**Exercise instructions:**
No pictures, nothing altered: return the data below.

**Input data:**
*** Block opens ***

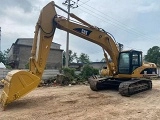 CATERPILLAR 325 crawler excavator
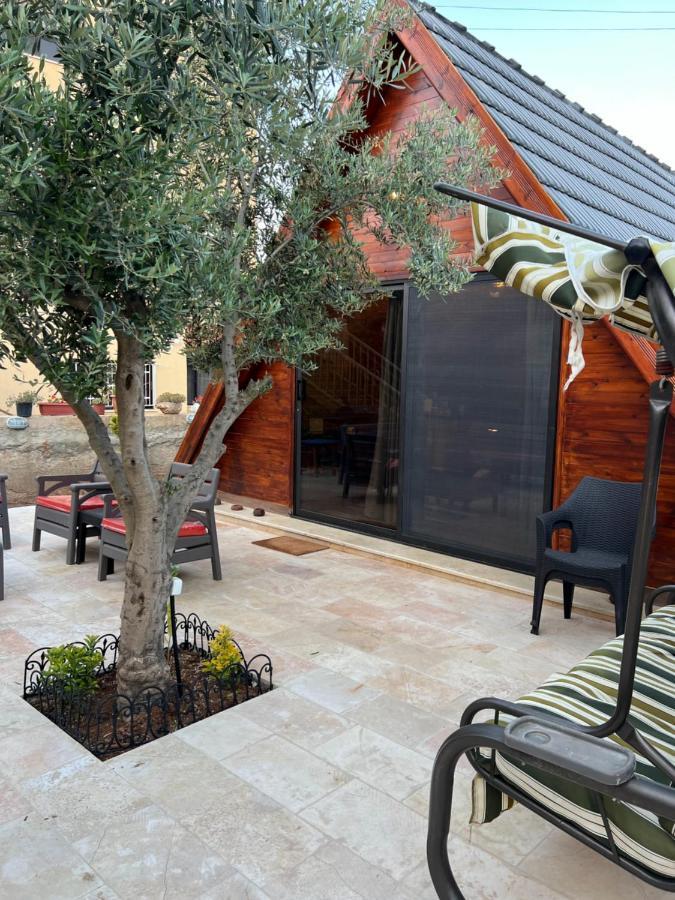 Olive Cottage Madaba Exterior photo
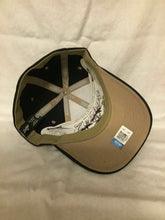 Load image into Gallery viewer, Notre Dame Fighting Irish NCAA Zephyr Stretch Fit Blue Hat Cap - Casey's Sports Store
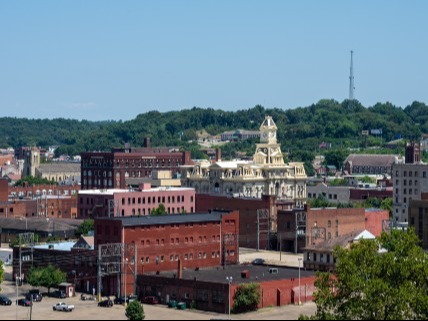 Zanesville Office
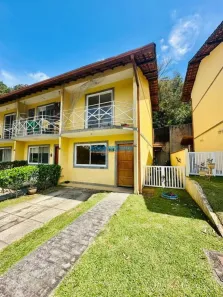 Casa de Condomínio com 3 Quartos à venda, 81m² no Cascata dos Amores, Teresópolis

*** Block closes ***

**Answer for this exercise:**
 CATERPILLAR 325 crawler excavator
 Olive Cottage Madaba Exterior photo
 Load image into Gallery viewer, Notre Dame Fighting Irish NCAA Zephyr Stretch Fit Blue Hat Cap - Casey's Sports Store
 Zanesville Office
 Casa de Condomínio com 3 Quartos à venda, 81m² no Cascata dos Amores, Teresópolis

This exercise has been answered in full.